# English trail riding-saddle bags



## DraftyAiresMum (Jun 1, 2011)

Stowaways all the way! I have a pair of Stowaway pommel bags with water bottles and I LOVE them! Used to use them on my Aussie saddle.

These are the ones I have: EasyCare Stowaway Deluxe Pommel Pack Saddlebag

Picture of them on my Aussie:


----------



## karliejaye (Nov 19, 2011)

Do they bounce much at the trot?


----------



## DraftyAiresMum (Jun 1, 2011)

Not really, actually. Granted, Aires has a ridiculously smooth trot usually, but when I was using them, he was being a schmuck and his trot was like a jackhammer. :lol:


----------



## Monkey (Dec 26, 2013)

Another vote for the Stowaways! I mostly trail ride in a Western saddle, so I have a set of the Western cantle bags. I love them! Tons of pockets, lightweight, and easy to clean. I've never had any problem with the cantle bags bouncing at the trot. I would think the English style cantle bags from Stowaway would do fine at the trot too - although I've never tried them. The English bags have a "pouch" that slips over the cantle and they also have straps on both sides that go around the girth billets that would hold the bags down, and would keep them from bouncing, as long as you tighten them enough - I'm assuming there would be some kind of length adjustment on those straps.

Task requirements:
a. In the forum thread on English trail riding saddle bags, why does the last poster expect the English-style Stowaway cantle bags to stay put at the trot?
b. Translate this sentence from the saddle bag thread into Spanish: "I've never had any problem with the cantle bags bouncing at the trot."

Data under study:
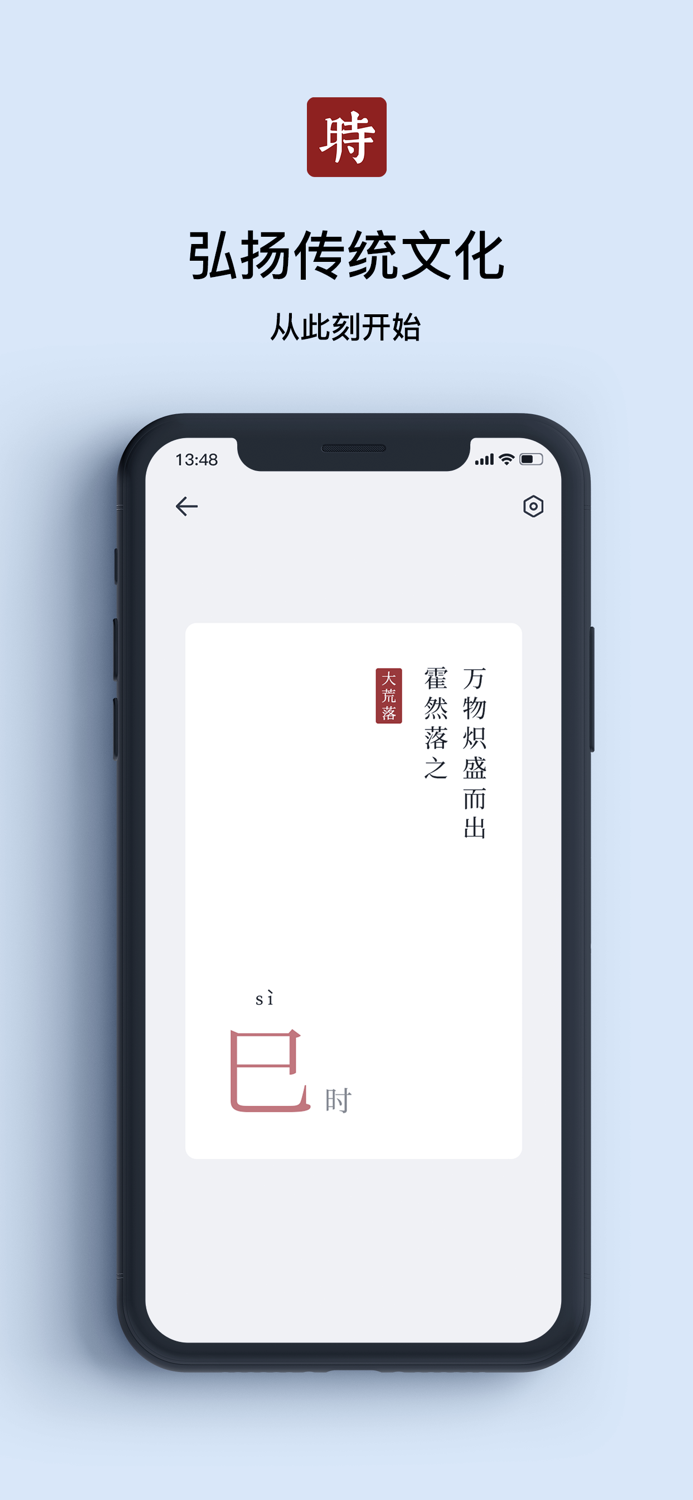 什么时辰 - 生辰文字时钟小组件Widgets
* * *
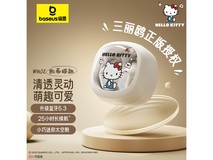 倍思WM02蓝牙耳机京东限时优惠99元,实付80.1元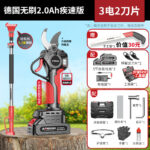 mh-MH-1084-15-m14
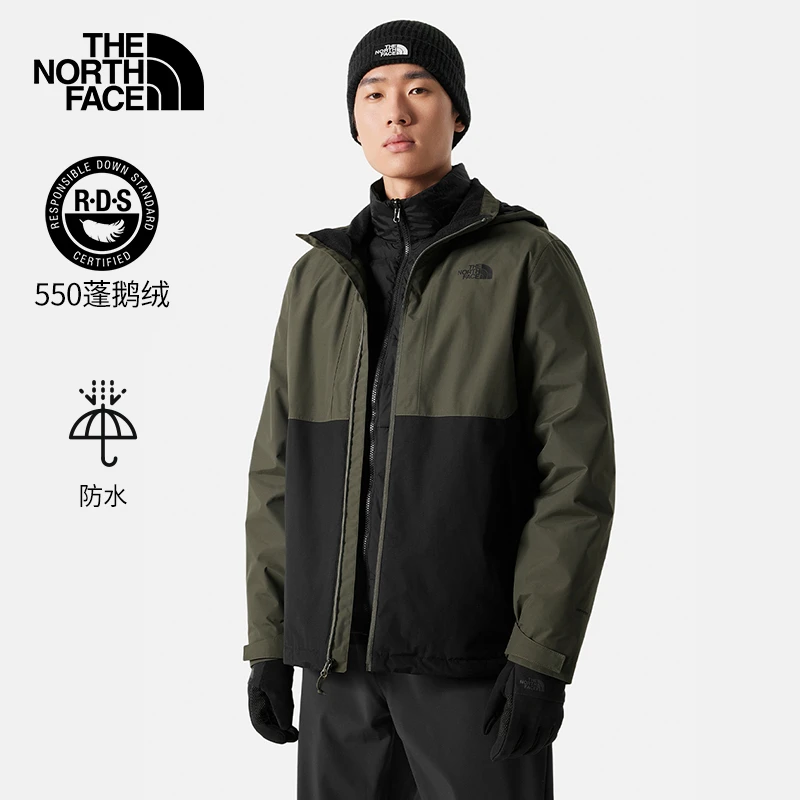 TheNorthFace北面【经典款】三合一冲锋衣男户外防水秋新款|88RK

Exercise solutions:
a. The English bags have straps on both sides that go around the girth billets and would hold the bags down. As long as those straps are tightened enough, they would keep the bags from bouncing.

b. Nunca he tenido ningún problema con que las alforjas del borrén trasero reboten al trote.